━━━ SUPPLIED MATERIAL ━━━

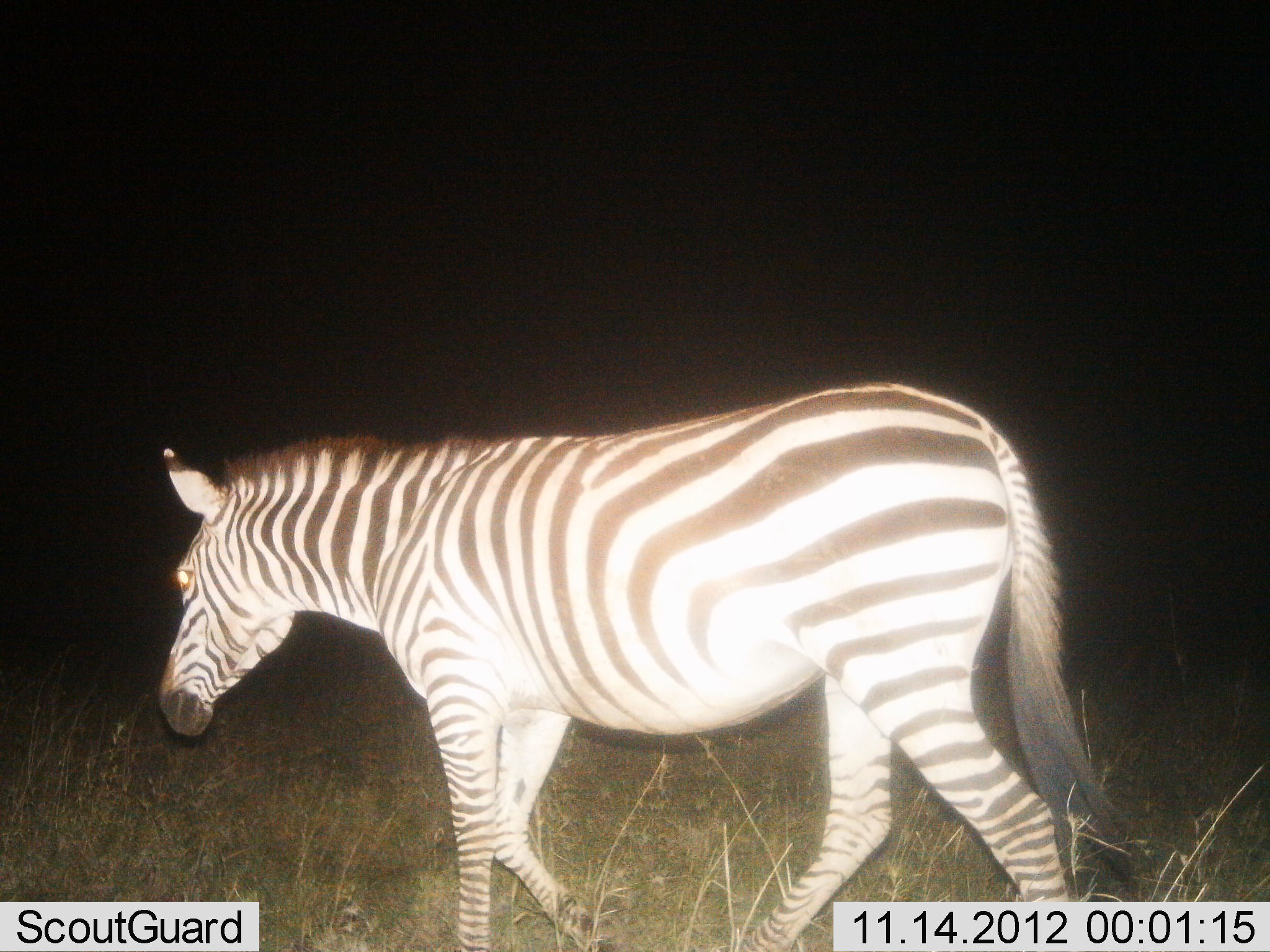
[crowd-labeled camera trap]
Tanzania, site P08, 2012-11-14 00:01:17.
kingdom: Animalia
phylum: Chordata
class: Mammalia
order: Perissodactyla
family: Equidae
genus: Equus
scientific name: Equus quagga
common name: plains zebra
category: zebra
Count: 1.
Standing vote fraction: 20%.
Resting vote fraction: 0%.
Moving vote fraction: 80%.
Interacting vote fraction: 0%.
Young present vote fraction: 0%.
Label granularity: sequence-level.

━━━
━━━ SUPPLIED MATERIAL ━━━

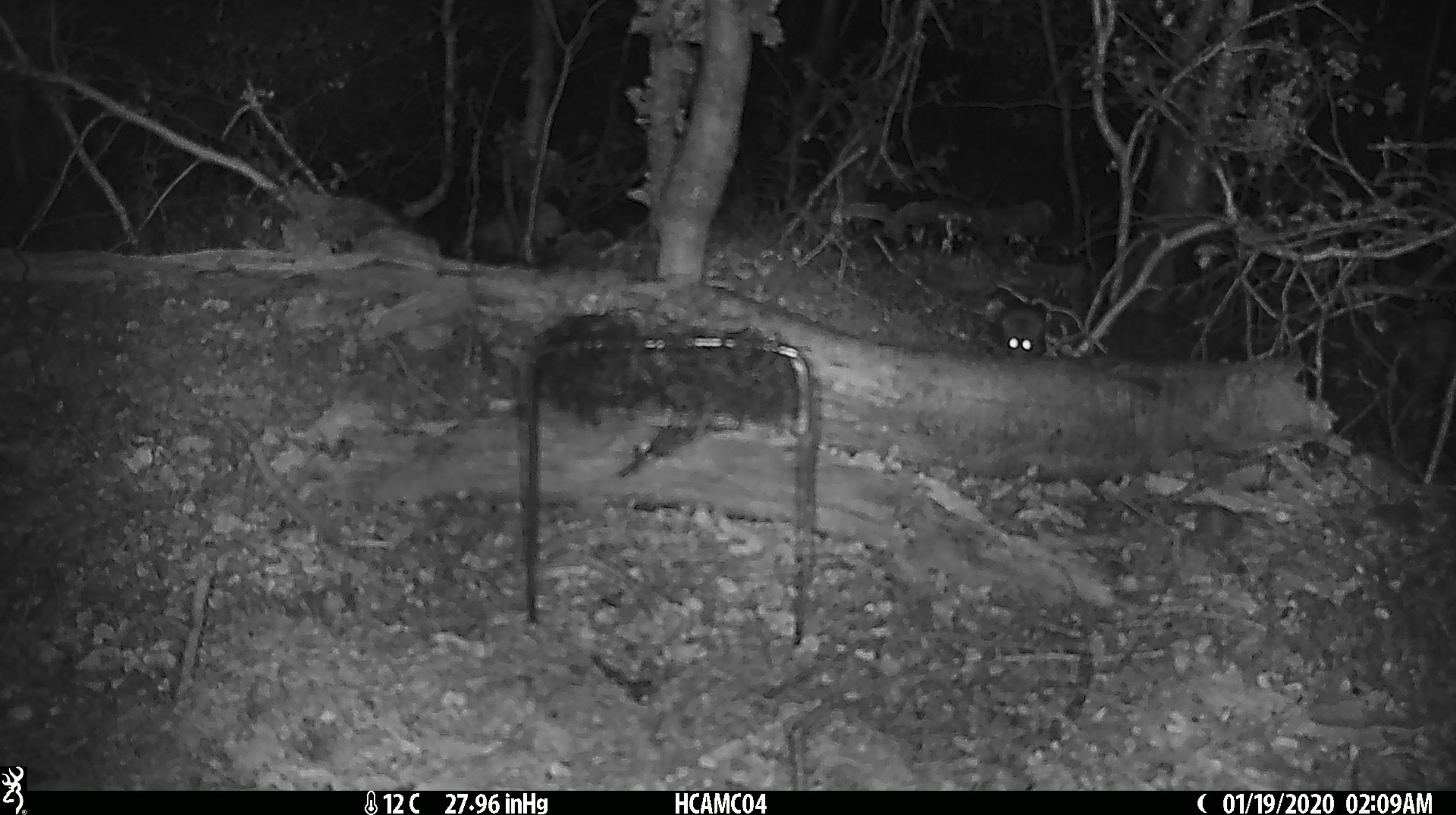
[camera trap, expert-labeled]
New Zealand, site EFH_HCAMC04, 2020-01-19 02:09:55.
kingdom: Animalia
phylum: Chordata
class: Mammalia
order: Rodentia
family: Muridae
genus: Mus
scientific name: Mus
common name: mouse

━━━
━━━ SUPPLIED MATERIAL ━━━

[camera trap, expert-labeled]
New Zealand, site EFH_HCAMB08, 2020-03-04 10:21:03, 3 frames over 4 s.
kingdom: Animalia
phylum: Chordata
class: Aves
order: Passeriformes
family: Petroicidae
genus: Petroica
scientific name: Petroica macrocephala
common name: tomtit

━━━

- _TASK PROMPT_:
Using the entries above, find all lines with "fraction". Copy them.

- _ANSWER TO THIS EXERCISE_:
Standing vote fraction: 20%.
Resting vote fraction: 0%.
Moving vote fraction: 80%.
Interacting vote fraction: 0%.
Young present vote fraction: 0%.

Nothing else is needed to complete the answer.